§ **DIRECTIONS**
Would you write out all of the records that follow, exactly as they stand?

(Dataset entries)

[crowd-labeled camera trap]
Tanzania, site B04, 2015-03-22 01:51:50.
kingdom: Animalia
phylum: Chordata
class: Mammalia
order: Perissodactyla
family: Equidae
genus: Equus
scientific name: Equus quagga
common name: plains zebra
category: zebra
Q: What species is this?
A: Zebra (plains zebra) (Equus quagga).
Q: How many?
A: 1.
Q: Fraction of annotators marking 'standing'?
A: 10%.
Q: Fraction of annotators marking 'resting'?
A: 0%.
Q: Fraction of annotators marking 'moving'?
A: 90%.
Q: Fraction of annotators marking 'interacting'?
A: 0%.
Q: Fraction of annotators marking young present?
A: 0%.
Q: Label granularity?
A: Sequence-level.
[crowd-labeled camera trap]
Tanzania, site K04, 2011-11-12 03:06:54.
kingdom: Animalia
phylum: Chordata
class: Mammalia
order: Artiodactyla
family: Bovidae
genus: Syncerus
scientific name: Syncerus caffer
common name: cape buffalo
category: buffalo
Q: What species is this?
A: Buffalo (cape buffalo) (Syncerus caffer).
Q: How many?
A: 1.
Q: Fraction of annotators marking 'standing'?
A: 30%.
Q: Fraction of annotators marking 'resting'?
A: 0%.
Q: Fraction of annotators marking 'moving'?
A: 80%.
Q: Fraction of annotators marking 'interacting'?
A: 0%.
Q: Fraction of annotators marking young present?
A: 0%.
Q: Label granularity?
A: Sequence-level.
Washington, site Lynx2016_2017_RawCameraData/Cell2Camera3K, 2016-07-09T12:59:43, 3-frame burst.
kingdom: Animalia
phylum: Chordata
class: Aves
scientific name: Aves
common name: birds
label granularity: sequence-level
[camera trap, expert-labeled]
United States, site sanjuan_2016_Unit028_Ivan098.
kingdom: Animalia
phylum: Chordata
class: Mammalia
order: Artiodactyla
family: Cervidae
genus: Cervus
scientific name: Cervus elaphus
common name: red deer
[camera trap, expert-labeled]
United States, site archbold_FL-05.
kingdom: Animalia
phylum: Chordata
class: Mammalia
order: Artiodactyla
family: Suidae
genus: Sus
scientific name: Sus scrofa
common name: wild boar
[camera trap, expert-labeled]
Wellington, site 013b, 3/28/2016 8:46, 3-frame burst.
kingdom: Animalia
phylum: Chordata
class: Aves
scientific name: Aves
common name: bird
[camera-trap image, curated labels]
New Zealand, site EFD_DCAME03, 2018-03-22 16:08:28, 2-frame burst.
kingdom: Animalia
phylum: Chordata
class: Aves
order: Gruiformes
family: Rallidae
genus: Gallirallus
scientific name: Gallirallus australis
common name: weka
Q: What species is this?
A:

§ **ANSWER AREA**
[crowd-labeled camera trap]
Tanzania, site B04, 2015-03-22 01:51:50.
kingdom: Animalia
phylum: Chordata
class: Mammalia
order: Perissodactyla
family: Equidae
genus: Equus
scientific name: Equus quagga
common name: plains zebra
category: zebra
Q: What species is this?
A: Zebra (plains zebra) (Equus quagga).
Q: How many?
A: 1.
Q: Fraction of annotators marking 'standing'?
A: 10%.
Q: Fraction of annotators marking 'resting'?
A: 0%.
Q: Fraction of annotators marking 'moving'?
A: 90%.
Q: Fraction of annotators marking 'interacting'?
A: 0%.
Q: Fraction of annotators marking young present?
A: 0%.
Q: Label granularity?
A: Sequence-level.
[crowd-labeled camera trap]
Tanzania, site K04, 2011-11-12 03:06:54.
kingdom: Animalia
phylum: Chordata
class: Mammalia
order: Artiodactyla
family: Bovidae
genus: Syncerus
scientific name: Syncerus caffer
common name: cape buffalo
category: buffalo
Q: What species is this?
A: Buffalo (cape buffalo) (Syncerus caffer).
Q: How many?
A: 1.
Q: Fraction of annotators marking 'standing'?
A: 30%.
Q: Fraction of annotators marking 'resting'?
A: 0%.
Q: Fraction of annotators marking 'moving'?
A: 80%.
Q: Fraction of annotators marking 'interacting'?
A: 0%.
Q: Fraction of annotators marking young present?
A: 0%.
Q: Label granularity?
A: Sequence-level.
Washington, site Lynx2016_2017_RawCameraData/Cell2Camera3K, 2016-07-09T12:59:43, 3-frame burst.
kingdom: Animalia
phylum: Chordata
class: Aves
scientific name: Aves
common name: birds
label granularity: sequence-level
[camera trap, expert-labeled]
United States, site sanjuan_2016_Unit028_Ivan098.
kingdom: Animalia
phylum: Chordata
class: Mammalia
order: Artiodactyla
family: Cervidae
genus: Cervus
scientific name: Cervus elaphus
common name: red deer
[camera trap, expert-labeled]
United States, site archbold_FL-05.
kingdom: Animalia
phylum: Chordata
class: Mammalia
order: Artiodactyla
family: Suidae
genus: Sus
scientific name: Sus scrofa
common name: wild boar
[camera trap, expert-labeled]
Wellington, site 013b, 3/28/2016 8:46, 3-frame burst.
kingdom: Animalia
phylum: Chordata
class: Aves
scientific name: Aves
common name: bird
[camera-trap image, curated labels]
New Zealand, site EFD_DCAME03, 2018-03-22 16:08:28, 2-frame burst.
kingdom: Animalia
phylum: Chordata
class: Aves
order: Gruiformes
family: Rallidae
genus: Gallirallus
scientific name: Gallirallus australis
common name: weka
Q: What species is this?
A:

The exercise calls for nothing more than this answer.